In need of some advice before I drive myself insane, feel so alone right now and just feel I have no one to turn or talk to.
My anxiety is really playing up lately and it is driving me mad. It is ruining everything and I am risking losing my partner whom means everything to me and I am so scared.
Lately he seems to be so distant from me and I do not know what is wrong, he doesn’t speak to me as much, want to hug or kiss me hardly ever and is very snappy with me, last night when we were watching tv he even snapped at me for looking at him. I know he has taken on a lot of extra work in his job so I am maybe thinking he is bringing his work stress home but then I think is it me or something I have done, I have tried talking to him but he says everything is fine or when I try to talk to him about stuff he is just snappy. It is really getting me down, people have told me to give him space and he will come around but I am worrying so much that he will leave me that it is making me feel sick.

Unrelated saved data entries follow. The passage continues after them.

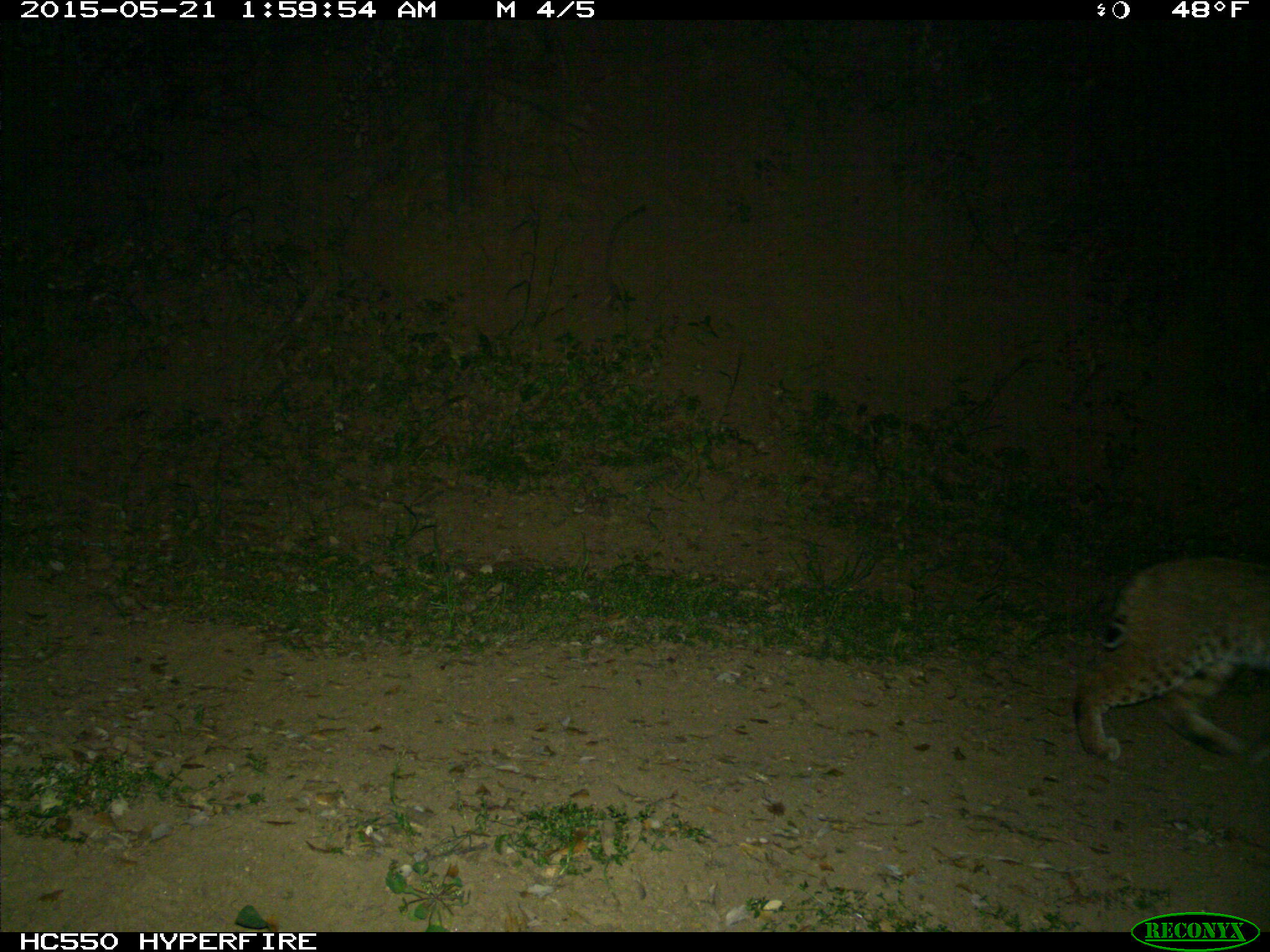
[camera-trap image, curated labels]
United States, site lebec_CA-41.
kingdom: Animalia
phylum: Chordata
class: Mammalia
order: Carnivora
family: Felidae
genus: Lynx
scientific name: Lynx rufus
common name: bobcat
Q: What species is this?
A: Lynx rufus (bobcat).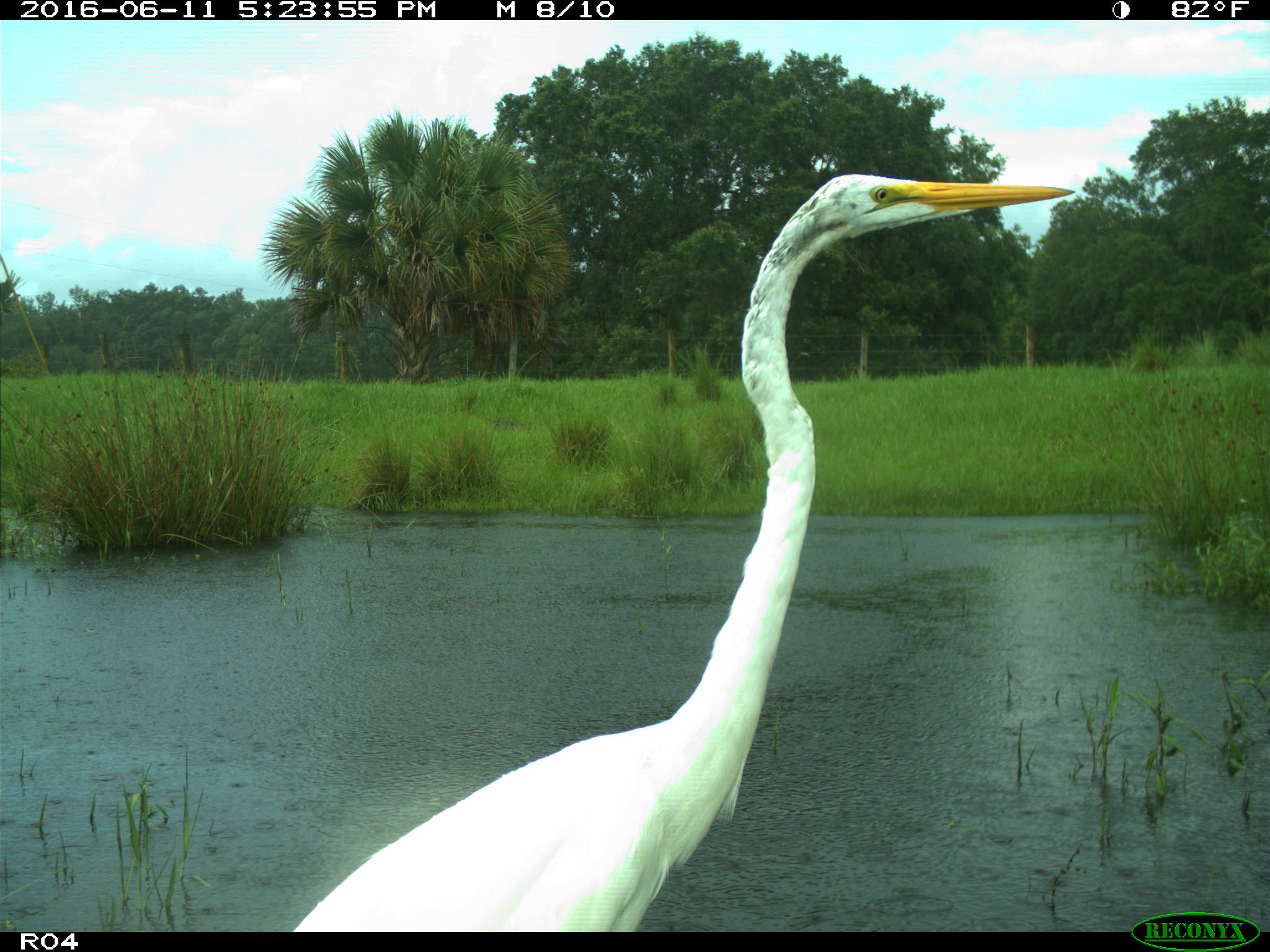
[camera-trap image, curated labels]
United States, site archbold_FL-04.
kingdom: Animalia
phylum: Chordata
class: Aves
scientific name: Aves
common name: birds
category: unidentified bird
Unidentified bird (birds) (Aves).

I just think to myself is this all in my head, is my anxiety causing unnecessary drama again for me, am I over reacting about things. When he doesn’t say I love you or doesn’t want to hug me is it just me over reacting straight away and thinking oh god he is going to leave me or should I really be concerned about what is going on right now.

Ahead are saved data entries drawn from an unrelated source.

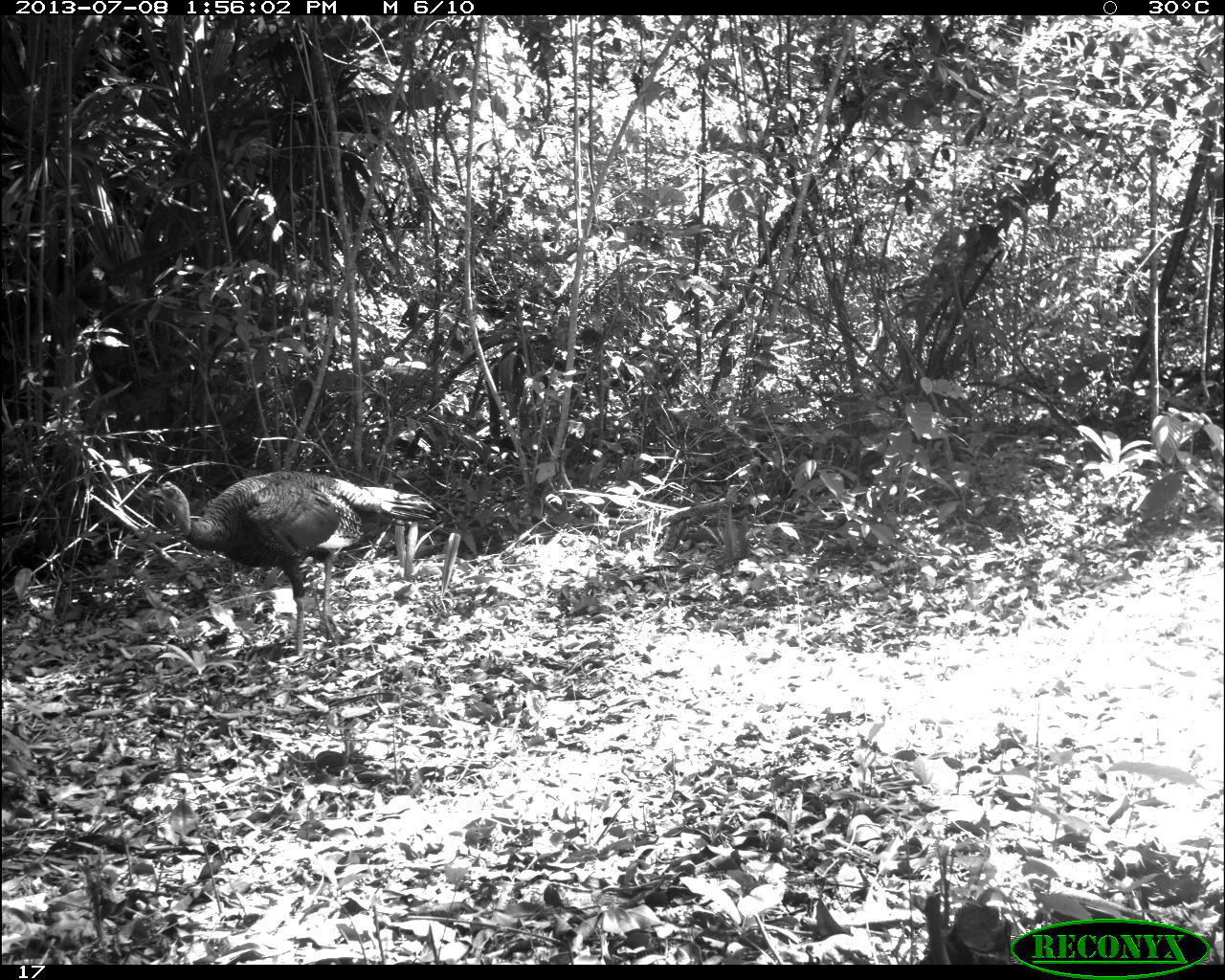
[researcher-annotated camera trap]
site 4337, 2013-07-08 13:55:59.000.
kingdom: Animalia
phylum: Chordata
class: Aves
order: Galliformes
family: Phasianidae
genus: Meleagris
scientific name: Meleagris ocellata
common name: ocellated turkey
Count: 1.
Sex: male.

Then I just feel so much resentment towards his job, I hate him been there, they have gave him more jobs he is going to start having to work 2 Saturdays a month and I just hate it. Feel sometimes that I am second best to the place and the people in it and I cant even tell him that cause when I do he says its his job and it has to be done so no point moaning about it, it’s a means to an end and nothing can change it, which makes me feel even more frustrated cause every time he goes out the door and is of with me and then walks in the door and is even more of with me it makes me feel really sad and I blame that place for it.
I really have no idea what to do right now, feel like I could cry at the drop of a hat, feel worn out and run down and just so anxious, I am always seeking reassurance from him cause he seems so distant so I need to keep asking him if everything is ok which probably is the wrong thing to do, am I stupid for over thinking and worrying so much. Is this all my fault am I pushing him away I don’t know
Just need some advice on what to do in this situation, from a man’s and a woman’s point of view. What should I do, do I give him space do I ask him 101 questions to get the bottom of this or shall I just leave and do him a favour.